When you think of all the different applications of rubber, a lot of things come to mind; tires, balloons, hoses and gloves to name a few. But the first use was 3,500 years ago by the Mesoamerican Olmecs (Rubber People in Aztec) and it was a rubber ball produced for a game. They were even using an early form of vulcanization to make them.
Rubber comes from a wide variety of plants (the Olmecs were using the Castilla Elastica Tree) but the Para Tree (Hevea Brasiliensis) of the Amazon basin is considered the best (it’s the easiest to cultivate) and produces most of the Natural Rubber in use today. And like many of the things from nature that we use (rubber trees have been around at least 3 million years) it took us awhile to discover it.
Rubber is harvested by hand during the night or early morning.
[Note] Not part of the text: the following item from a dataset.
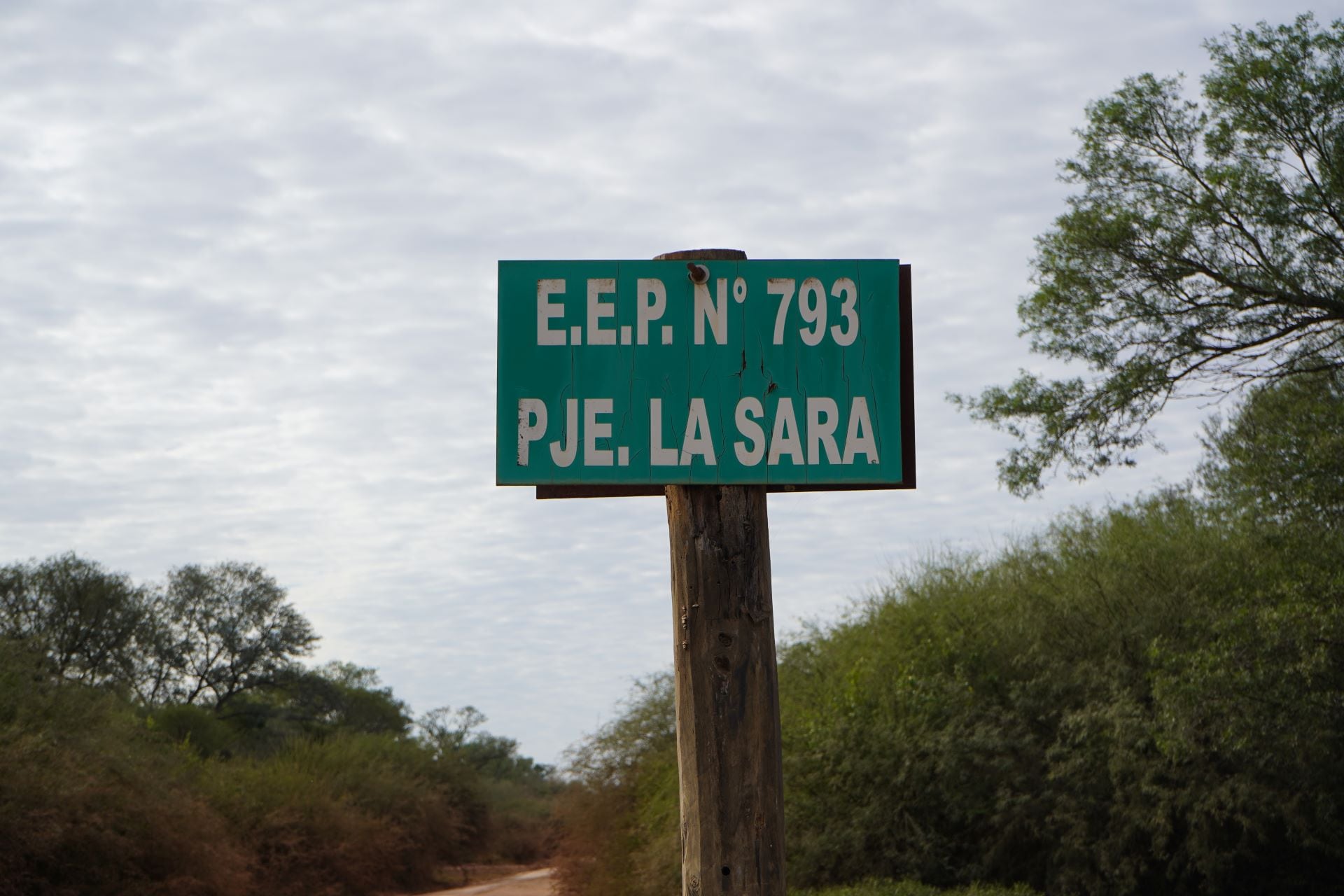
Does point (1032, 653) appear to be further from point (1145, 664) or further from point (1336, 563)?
point (1336, 563)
There are three layers to the rubber tree, the bark the cambium and the wood. First you make an incision (delicately and on alternate days) in the bark, making sure not to touch the cambium. This is done in order to preserve the tree, the bark is being tapped in order to let the latex drip out and if done correctly the tree will produce latex for up to five years. Then you switch to the other side of the tree and let the first side heal.
In the 18th century when Rubber was first introduced to Europeans its’ unique properties (elasticity, tensile strength, adhesiveness, water resistance) were noted and they began finding uses for it. The Englishman Joseph Priestly observed that it was very good at rubbing out pencil smudges on paper, and the name rubber stuck. And when the American Charles Goodyear invented Vulcanization (which made rubber much stronger) the English started thinking about how to cultivate it.
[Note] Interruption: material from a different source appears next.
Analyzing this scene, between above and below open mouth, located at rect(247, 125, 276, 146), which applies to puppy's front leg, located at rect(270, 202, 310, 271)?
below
Rubber grows in areas that are warm and have plentiful rainfall and the English had abundant provinces in their Empire where they knew it would do well. There was only one problem; seeds weren’t allowed to leave Brazil under penalty of death; so that the Brazilians could maintain their monopoly. However you don’t build an Empire by following the rules or being polite. So in short order the seeds were smuggled, sprouted and shipped off to India, Sri Lanka, Singapore and Malaysia. Where the English plantations were swiftly, able to supplant the Brazilians as the top producers of rubber in the world.
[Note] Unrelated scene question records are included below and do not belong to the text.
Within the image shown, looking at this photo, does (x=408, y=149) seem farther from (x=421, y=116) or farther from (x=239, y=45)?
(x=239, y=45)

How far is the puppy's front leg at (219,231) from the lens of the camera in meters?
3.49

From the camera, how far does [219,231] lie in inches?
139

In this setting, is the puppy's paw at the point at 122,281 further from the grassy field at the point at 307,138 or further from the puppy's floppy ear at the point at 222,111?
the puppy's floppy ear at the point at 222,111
Everything amped up even further with the advent of the automobile, and its’ voracious appetite for rubber. Tires (the first ones were solid rubber) hoses and belts are but a few of the myriad applications. Rubber’s water repellant nature made it perfect for covering the growing miles of electric wires and of course rain gear. In England rubbers are what they call erasers and rain shoes. A vastly different usage of the word than here in America.
In the 1930’s the Japanese (taking a page from the British Empire) began expanding their holdings throughout Asia and the Pacific Ocean. Well aware that 90% of all rubber originated in this area, many countries began looking for a synthetic form. With Pearl Harbor the Japanese swept through the region (oops there goes another rubber tree plantation, oops...) preventing the West from acquiring natural rubber.
Luckily a synthetic had been discovered (ironically by the Germans) derived from oil. The U. S. was able to keep up with the war effort (a Sherman Tank needed a half ton of rubber) because we had oil. Whereas the Nazis had trouble (they even tried using latex from dandelions) because they lacked oil as well as rubber. We won the war and synthetic rubber overtook natural rubber as the preferred kind in use. Today it makes up about 70% of the rubber in production. But as the price of oil rises (not to mention ecological concerns) natural rubber may be poised for a comeback.